Mike: [pondering] Hmm.

Tom: [also pondering] Hmm.

[a minute passes]

Mike: Hmm.

Tom: Hmm.

[several minutes pass]

Mike: Hmm.

Tom: Hmm.

[quite a bit of time passes]

Mike: Hmm.

Tom: Hmm.

[Commercial sign light flashes. Mike absent mindedly hits it.]

Mike: Hmm.

Tom: Hmm.

[Commercials]

[Back on the SOL, Mike and Tom are still looking at the board.]

Tom: Hmm. Well, are you going to make a move?

Mike: Me? It's your move.

Tom: No it's not.

Mike: Yes it is!

Tom: No it's not!

[The two argue while the light goes off]

Crow: Hey! Bobby Fischer is calling!

Mike: No it's--huh? Oh. [hits light]

[Deep 13]

Dr. F: Ah, my models of decorum and tranquillity, have I got a
treat for you. Today's post comes from rec.arts.books.

[SOL]

Crow: Really?

Tom: What is it? A discussion of Shakespeare?

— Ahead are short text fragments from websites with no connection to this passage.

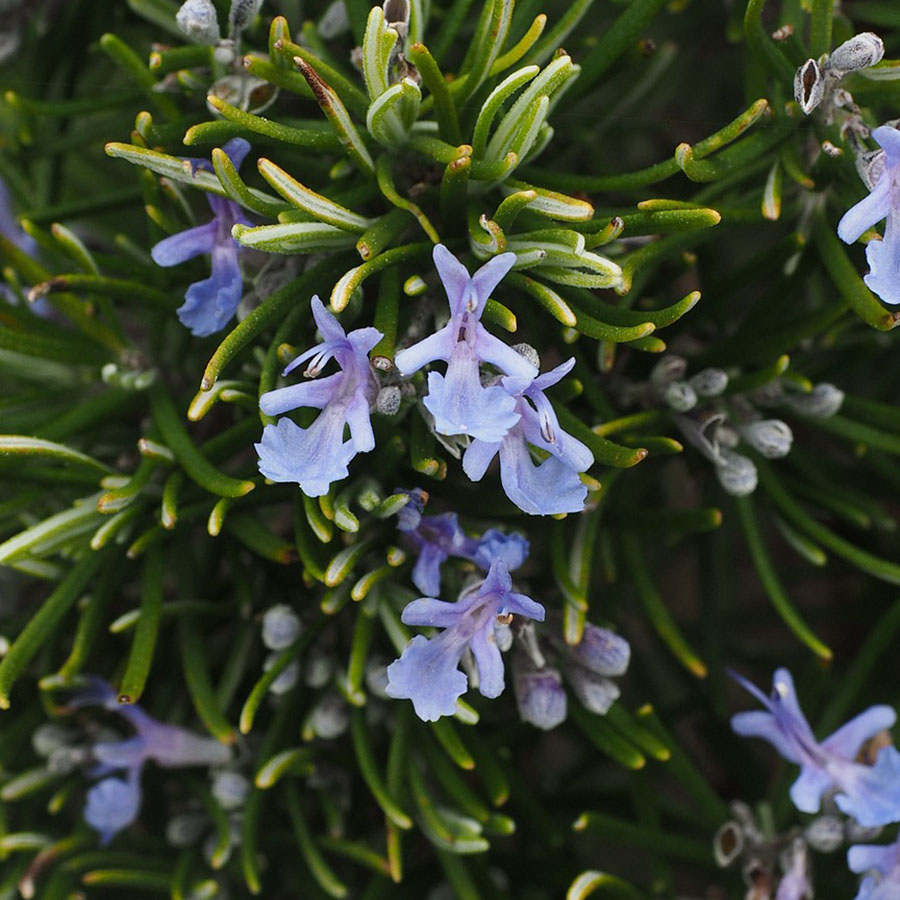 Edible Flowers Rosemary – The Artisan Food Trail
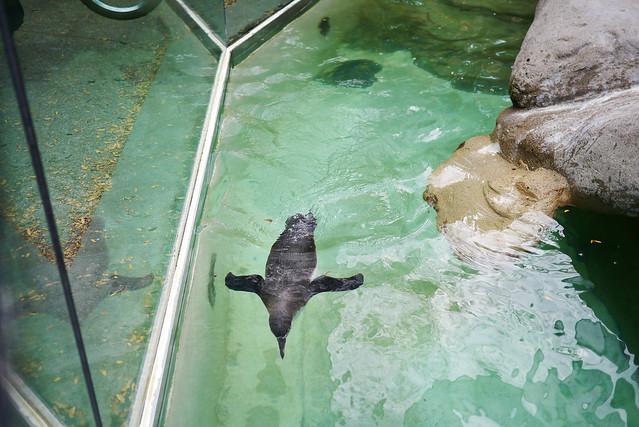Columbus Zoo And Aquarium Flickr Photo Sharing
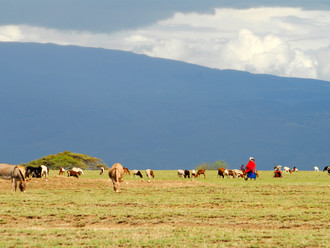 Maasai lose 5 Year Battle to Revert Land Sale and Protect their Indigenous Knowledge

Mike: An analysis of the major themes of Robert Frost?

Gypsy: An essay on the decline of the importance of the author as
an intellectual leader in industrial society due to the ever
increasing role of mass media as a device for trivial
entertainment?

All: Huh?

Gypsy: Oh. I mean, Richard Basehart?

[Deep 13]

Dr. F: You wish. It's a dreadful piece of tripe that thinks it's
art. I liked it so much I visited their homepage and stole--I
mean, borrowed some of their WWW pages. Get out your golden pin
of truth, Deflator Mouse, and stick it to 'em.

[SOL. Chaos.]

All: We've got usenet sign!!

[6...5...4...3...2...1...]

>From: Elliot McGucken <mcgucken>
>Newsgroups: rec.arts.books
>Subject: The Conservative Literary Revolution & Our Declaration
>of Independence from Slackers, Liberals & Grunge

Mike: We, the intellectuals of the United States of America...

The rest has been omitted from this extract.